Puis Orgün revient à un moment:
"-Torino, ça vous va ?"
... et n'importe où !
Le 31 mars au matin, nous débarquons à Bari au Sud de la botte italienne et quittons Orgün et Gürsel, nos deux bienfaiteurs, notre famille turque, pour reprendre la route avec Gürcan. Nous n'avons même pas réussi à leur offrir une bouteille pour les remercier. Orgün s'est presque fâché et quelques secondes, il a eu l'oeil mauvais, nous faisant un peu peur, alors on a gardé notre
présent en regrettant d'avoir encore essayer
malgré leur
précédents refus... Nous sommes un peu mal à l'aise de tout ce que l'on
reçoit, mais il n 'y a rien d'autre à faire que d'accepter...
La créativite du camping sur aire d'autoroute !
Le 1er avril, nous arrivons à Turin et quittons définitivement nos turcs bien-aimés. Il nous reste 250 km à parcourir, nous venons d'en faire presque 2500 en moins de 4 jours, avec 24h de retard !!!

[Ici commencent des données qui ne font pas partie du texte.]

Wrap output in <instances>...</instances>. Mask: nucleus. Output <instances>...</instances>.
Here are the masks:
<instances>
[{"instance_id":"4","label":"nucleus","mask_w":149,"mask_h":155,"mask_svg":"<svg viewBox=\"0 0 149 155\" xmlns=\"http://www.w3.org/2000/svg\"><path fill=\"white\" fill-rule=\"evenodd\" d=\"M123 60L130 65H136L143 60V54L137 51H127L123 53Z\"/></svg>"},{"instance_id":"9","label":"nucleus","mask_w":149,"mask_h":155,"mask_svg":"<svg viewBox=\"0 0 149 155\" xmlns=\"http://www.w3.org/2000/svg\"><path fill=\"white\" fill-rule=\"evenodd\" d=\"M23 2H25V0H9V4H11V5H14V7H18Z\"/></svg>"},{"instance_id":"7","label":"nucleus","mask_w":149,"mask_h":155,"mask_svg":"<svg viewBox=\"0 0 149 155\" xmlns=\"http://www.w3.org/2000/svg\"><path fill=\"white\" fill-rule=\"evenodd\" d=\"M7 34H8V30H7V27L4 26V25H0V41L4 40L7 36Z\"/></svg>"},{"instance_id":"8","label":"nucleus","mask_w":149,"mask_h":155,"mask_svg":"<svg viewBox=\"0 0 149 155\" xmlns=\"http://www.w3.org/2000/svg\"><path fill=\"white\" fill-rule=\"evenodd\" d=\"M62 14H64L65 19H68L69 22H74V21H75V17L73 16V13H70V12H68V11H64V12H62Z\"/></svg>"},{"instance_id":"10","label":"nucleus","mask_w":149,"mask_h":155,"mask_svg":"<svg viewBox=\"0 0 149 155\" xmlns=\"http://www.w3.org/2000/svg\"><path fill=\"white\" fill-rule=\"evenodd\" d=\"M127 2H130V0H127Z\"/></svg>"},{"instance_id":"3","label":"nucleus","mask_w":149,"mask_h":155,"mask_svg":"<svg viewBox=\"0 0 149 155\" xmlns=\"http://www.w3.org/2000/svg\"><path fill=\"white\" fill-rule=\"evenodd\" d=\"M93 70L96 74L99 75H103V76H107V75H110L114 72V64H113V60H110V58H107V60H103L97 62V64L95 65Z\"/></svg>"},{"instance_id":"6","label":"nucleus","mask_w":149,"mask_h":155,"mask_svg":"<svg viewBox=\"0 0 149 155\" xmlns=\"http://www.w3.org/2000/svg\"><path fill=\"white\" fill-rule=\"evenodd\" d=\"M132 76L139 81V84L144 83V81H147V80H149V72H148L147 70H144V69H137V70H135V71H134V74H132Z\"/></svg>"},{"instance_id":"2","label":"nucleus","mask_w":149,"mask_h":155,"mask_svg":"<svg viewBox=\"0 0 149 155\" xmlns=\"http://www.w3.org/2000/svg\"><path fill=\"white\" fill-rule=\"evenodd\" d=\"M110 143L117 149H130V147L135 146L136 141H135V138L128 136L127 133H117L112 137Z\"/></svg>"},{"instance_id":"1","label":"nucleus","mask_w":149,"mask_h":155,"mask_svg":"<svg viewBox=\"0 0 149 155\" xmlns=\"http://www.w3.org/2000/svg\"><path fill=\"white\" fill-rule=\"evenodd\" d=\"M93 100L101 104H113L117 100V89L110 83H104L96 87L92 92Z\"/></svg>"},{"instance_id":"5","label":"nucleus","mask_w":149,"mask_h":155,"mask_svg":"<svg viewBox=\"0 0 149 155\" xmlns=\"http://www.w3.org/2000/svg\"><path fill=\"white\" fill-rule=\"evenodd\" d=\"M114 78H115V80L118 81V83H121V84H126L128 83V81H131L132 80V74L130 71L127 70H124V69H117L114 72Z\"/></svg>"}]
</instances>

On troque nos routiers contre des commerciaux. C'est ainsi en Europe. Si une compagnie de transport apprend qu'un chauffeur a pris un auto-stoppeur, il peut perdre son emploi. Il faut se couvrir car s'il y a accident, il y a procès et indemnités. En Europe, on verrouille, on normalise, on protège. Voila ce que nous disent les camionneurs français, italiens ou belges. Et puis, les gens des voitures particulières évitent notre regard quand nous les abordons sur le parking. Parfois ils accélèrent, des fois que le son de notre voix ait le temps de leur parvenir. Après la lecture du canard enchainé que le père de Cam nous a laissé (cadeau empoisonné ?), on se demande où l'on a mis les pieds. On sert un peu les dents, mais on lutte: "Ne nous laissons pas envahir par les mauvaises pensées, gardons la confiance, le sourire". Nous savons qu'il y a des gens biens partout.

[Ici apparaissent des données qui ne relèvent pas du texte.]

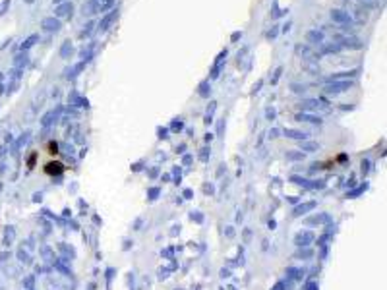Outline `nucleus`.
I'll return each mask as SVG.
<instances>
[{"label": "nucleus", "mask_w": 387, "mask_h": 290, "mask_svg": "<svg viewBox=\"0 0 387 290\" xmlns=\"http://www.w3.org/2000/svg\"><path fill=\"white\" fill-rule=\"evenodd\" d=\"M64 170H66V166L60 161H47L45 162V166H43V172H45L47 176H58V174H62Z\"/></svg>", "instance_id": "obj_1"}, {"label": "nucleus", "mask_w": 387, "mask_h": 290, "mask_svg": "<svg viewBox=\"0 0 387 290\" xmlns=\"http://www.w3.org/2000/svg\"><path fill=\"white\" fill-rule=\"evenodd\" d=\"M35 161H37V151H33L31 155H29V159H28V168H29V170L35 166Z\"/></svg>", "instance_id": "obj_3"}, {"label": "nucleus", "mask_w": 387, "mask_h": 290, "mask_svg": "<svg viewBox=\"0 0 387 290\" xmlns=\"http://www.w3.org/2000/svg\"><path fill=\"white\" fill-rule=\"evenodd\" d=\"M47 151H49V155H51V157H53V155H56V153H58V147H56V143H55V141L47 143Z\"/></svg>", "instance_id": "obj_2"}]
</instances>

Comme par exemple Rodrigue, représentant en sac a dos, qui nous fait traverser le tunnel du Fréjus. Puis, nous trouvant sans doute d'une compagnie agréable, propose de nous emmener en Haute-Savoie après son rendez-vous de Modane. Et puis tiens, même jusque devant la porte de chez ma mère à Annecy !
Quel plaisir de pouvoir causer français ! Il nous informe de quelques dernières nouvelles, lois ou histoires récentes de chez nous. Nous faisons des liens avec notre voyage. Il est curieux et intéressé. L'échange est excellent, nous sommes plein d'énergie pour ce retour. Malgré la froideur des voitures qui passent au bord de la route, la boulangère est souriante, la baguette croustillante, les montagnes enneigées et majestueuses, le lac d'Annecy magnifique, comme sur notre album-photo dans le sac.

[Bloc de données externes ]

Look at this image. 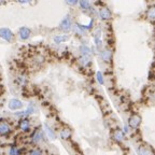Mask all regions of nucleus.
Listing matches in <instances>:
<instances>
[{
  "instance_id": "f03ea898",
  "label": "nucleus",
  "mask_w": 155,
  "mask_h": 155,
  "mask_svg": "<svg viewBox=\"0 0 155 155\" xmlns=\"http://www.w3.org/2000/svg\"><path fill=\"white\" fill-rule=\"evenodd\" d=\"M129 126L133 127V128H138L139 125H140L141 123V118L139 115H137V114H135V115H131L129 118Z\"/></svg>"
},
{
  "instance_id": "f257e3e1",
  "label": "nucleus",
  "mask_w": 155,
  "mask_h": 155,
  "mask_svg": "<svg viewBox=\"0 0 155 155\" xmlns=\"http://www.w3.org/2000/svg\"><path fill=\"white\" fill-rule=\"evenodd\" d=\"M0 37L4 39L6 41H9V42H11L12 40H13V34H12V31L8 28H1L0 29Z\"/></svg>"
},
{
  "instance_id": "39448f33",
  "label": "nucleus",
  "mask_w": 155,
  "mask_h": 155,
  "mask_svg": "<svg viewBox=\"0 0 155 155\" xmlns=\"http://www.w3.org/2000/svg\"><path fill=\"white\" fill-rule=\"evenodd\" d=\"M60 27H62L64 30L68 31L69 29L71 28V20H70V16H66L64 20L62 21L60 23Z\"/></svg>"
},
{
  "instance_id": "b1692460",
  "label": "nucleus",
  "mask_w": 155,
  "mask_h": 155,
  "mask_svg": "<svg viewBox=\"0 0 155 155\" xmlns=\"http://www.w3.org/2000/svg\"><path fill=\"white\" fill-rule=\"evenodd\" d=\"M67 3H69V4H76V0H70V1H67Z\"/></svg>"
},
{
  "instance_id": "6e6552de",
  "label": "nucleus",
  "mask_w": 155,
  "mask_h": 155,
  "mask_svg": "<svg viewBox=\"0 0 155 155\" xmlns=\"http://www.w3.org/2000/svg\"><path fill=\"white\" fill-rule=\"evenodd\" d=\"M139 155H153V152L147 147H140L138 149Z\"/></svg>"
},
{
  "instance_id": "423d86ee",
  "label": "nucleus",
  "mask_w": 155,
  "mask_h": 155,
  "mask_svg": "<svg viewBox=\"0 0 155 155\" xmlns=\"http://www.w3.org/2000/svg\"><path fill=\"white\" fill-rule=\"evenodd\" d=\"M20 36L23 40L27 39V38H29V36H30V30H29L27 27H22V28L20 29Z\"/></svg>"
},
{
  "instance_id": "6ab92c4d",
  "label": "nucleus",
  "mask_w": 155,
  "mask_h": 155,
  "mask_svg": "<svg viewBox=\"0 0 155 155\" xmlns=\"http://www.w3.org/2000/svg\"><path fill=\"white\" fill-rule=\"evenodd\" d=\"M80 6L82 7L83 9H88L90 7V3L88 2V1H85V0H82V1H80Z\"/></svg>"
},
{
  "instance_id": "f8f14e48",
  "label": "nucleus",
  "mask_w": 155,
  "mask_h": 155,
  "mask_svg": "<svg viewBox=\"0 0 155 155\" xmlns=\"http://www.w3.org/2000/svg\"><path fill=\"white\" fill-rule=\"evenodd\" d=\"M44 127H45V133L48 134V136L50 137V138H51V139H55V138H56V135H55V133L53 131V129H52V128H50V127H48V124H45Z\"/></svg>"
},
{
  "instance_id": "aec40b11",
  "label": "nucleus",
  "mask_w": 155,
  "mask_h": 155,
  "mask_svg": "<svg viewBox=\"0 0 155 155\" xmlns=\"http://www.w3.org/2000/svg\"><path fill=\"white\" fill-rule=\"evenodd\" d=\"M10 155H20V150L16 147H12L10 150Z\"/></svg>"
},
{
  "instance_id": "4be33fe9",
  "label": "nucleus",
  "mask_w": 155,
  "mask_h": 155,
  "mask_svg": "<svg viewBox=\"0 0 155 155\" xmlns=\"http://www.w3.org/2000/svg\"><path fill=\"white\" fill-rule=\"evenodd\" d=\"M97 80H98V82L100 83V84H104V79H102V74L101 72H97Z\"/></svg>"
},
{
  "instance_id": "a211bd4d",
  "label": "nucleus",
  "mask_w": 155,
  "mask_h": 155,
  "mask_svg": "<svg viewBox=\"0 0 155 155\" xmlns=\"http://www.w3.org/2000/svg\"><path fill=\"white\" fill-rule=\"evenodd\" d=\"M41 138H42L41 131H37V133H36V135L34 136V142H35V143H37V142H39V141L41 140Z\"/></svg>"
},
{
  "instance_id": "9d476101",
  "label": "nucleus",
  "mask_w": 155,
  "mask_h": 155,
  "mask_svg": "<svg viewBox=\"0 0 155 155\" xmlns=\"http://www.w3.org/2000/svg\"><path fill=\"white\" fill-rule=\"evenodd\" d=\"M80 51L82 53V56H90V48L88 46H86V45H81Z\"/></svg>"
},
{
  "instance_id": "7ed1b4c3",
  "label": "nucleus",
  "mask_w": 155,
  "mask_h": 155,
  "mask_svg": "<svg viewBox=\"0 0 155 155\" xmlns=\"http://www.w3.org/2000/svg\"><path fill=\"white\" fill-rule=\"evenodd\" d=\"M22 107H23L22 101L17 100V99H11V100L9 101V108H10L11 110H17V109H21Z\"/></svg>"
},
{
  "instance_id": "4468645a",
  "label": "nucleus",
  "mask_w": 155,
  "mask_h": 155,
  "mask_svg": "<svg viewBox=\"0 0 155 155\" xmlns=\"http://www.w3.org/2000/svg\"><path fill=\"white\" fill-rule=\"evenodd\" d=\"M20 127L22 128V130H25V131H27V130L29 129V122L27 121V120H23V121L21 122Z\"/></svg>"
},
{
  "instance_id": "5701e85b",
  "label": "nucleus",
  "mask_w": 155,
  "mask_h": 155,
  "mask_svg": "<svg viewBox=\"0 0 155 155\" xmlns=\"http://www.w3.org/2000/svg\"><path fill=\"white\" fill-rule=\"evenodd\" d=\"M29 155H42V153L40 152L39 150L36 149V150H32V151H31L30 154H29Z\"/></svg>"
},
{
  "instance_id": "dca6fc26",
  "label": "nucleus",
  "mask_w": 155,
  "mask_h": 155,
  "mask_svg": "<svg viewBox=\"0 0 155 155\" xmlns=\"http://www.w3.org/2000/svg\"><path fill=\"white\" fill-rule=\"evenodd\" d=\"M101 56H102V58L106 60V62H109V60L111 59V56H112V54H111L110 51H104V52H102Z\"/></svg>"
},
{
  "instance_id": "0eeeda50",
  "label": "nucleus",
  "mask_w": 155,
  "mask_h": 155,
  "mask_svg": "<svg viewBox=\"0 0 155 155\" xmlns=\"http://www.w3.org/2000/svg\"><path fill=\"white\" fill-rule=\"evenodd\" d=\"M34 112V104H30L28 106V109L26 111H24V112H18V113H15L16 115L18 116H27L28 114H30V113Z\"/></svg>"
},
{
  "instance_id": "1a4fd4ad",
  "label": "nucleus",
  "mask_w": 155,
  "mask_h": 155,
  "mask_svg": "<svg viewBox=\"0 0 155 155\" xmlns=\"http://www.w3.org/2000/svg\"><path fill=\"white\" fill-rule=\"evenodd\" d=\"M67 40H69V36H67V35H58V36H55V38H54V41L57 43L65 42Z\"/></svg>"
},
{
  "instance_id": "9b49d317",
  "label": "nucleus",
  "mask_w": 155,
  "mask_h": 155,
  "mask_svg": "<svg viewBox=\"0 0 155 155\" xmlns=\"http://www.w3.org/2000/svg\"><path fill=\"white\" fill-rule=\"evenodd\" d=\"M70 135H71V131L70 129H68V128H65V129H62V131H60V138L64 139V140L69 139Z\"/></svg>"
},
{
  "instance_id": "f3484780",
  "label": "nucleus",
  "mask_w": 155,
  "mask_h": 155,
  "mask_svg": "<svg viewBox=\"0 0 155 155\" xmlns=\"http://www.w3.org/2000/svg\"><path fill=\"white\" fill-rule=\"evenodd\" d=\"M147 15H148V17H149L150 20L151 21H153L154 20V16H155V10H154V8H151L149 10V11H148V13H147Z\"/></svg>"
},
{
  "instance_id": "ddd939ff",
  "label": "nucleus",
  "mask_w": 155,
  "mask_h": 155,
  "mask_svg": "<svg viewBox=\"0 0 155 155\" xmlns=\"http://www.w3.org/2000/svg\"><path fill=\"white\" fill-rule=\"evenodd\" d=\"M10 130V127L7 123H1L0 124V135H4Z\"/></svg>"
},
{
  "instance_id": "2eb2a0df",
  "label": "nucleus",
  "mask_w": 155,
  "mask_h": 155,
  "mask_svg": "<svg viewBox=\"0 0 155 155\" xmlns=\"http://www.w3.org/2000/svg\"><path fill=\"white\" fill-rule=\"evenodd\" d=\"M124 138V134L122 133L121 130H116L115 133H114V139L118 141H122Z\"/></svg>"
},
{
  "instance_id": "20e7f679",
  "label": "nucleus",
  "mask_w": 155,
  "mask_h": 155,
  "mask_svg": "<svg viewBox=\"0 0 155 155\" xmlns=\"http://www.w3.org/2000/svg\"><path fill=\"white\" fill-rule=\"evenodd\" d=\"M99 15L101 17L102 20H110L111 17H112V13L109 9L107 8H102L100 9V11H99Z\"/></svg>"
},
{
  "instance_id": "412c9836",
  "label": "nucleus",
  "mask_w": 155,
  "mask_h": 155,
  "mask_svg": "<svg viewBox=\"0 0 155 155\" xmlns=\"http://www.w3.org/2000/svg\"><path fill=\"white\" fill-rule=\"evenodd\" d=\"M81 62L83 65H87L88 62H90V56H82Z\"/></svg>"
}]
</instances>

En fait, pour l'instant, il n'y a pas de transition, pas de rupture, tout coule de manière normale. Quand on est parti, quoi de plus naturel que de rentrer ? C'est dans la logique des choses. Comme d'avoir le mauvais trousseau de clef, celui qui ouvre des portes, mais pas celle de la maison. Encore une surprise... la dernière ? Ou bien est-ce juste pour nous faire traverser Annecy avec notre déguisement de voyage, trouver la ville calme, paisible, porter un regard sur cet endroit que nous connaissons si bien. La sensation est étrange, le sourire colle sur nos visages. Encore un peu de stop, juste une fois, se confronter de nouveau à la froideur de l'espace privé de la voiture, au bourgeois que l'on retrouve. Un jeune, Michaël, annécien depuis 10 jours, nous fait monter.
L'échange est honnête, "je vous emmène là-haut et vous me montrez un petit peu de votre monde, d'ici et d'ailleurs".
"- D'accord, mais autour d'un çay !"
C'est notre premier invité, alors que nous posons tout juste les sacs. Exactement ce que l'on espère pour la suite, pouvoir offrir tout ce qui nous a été offert.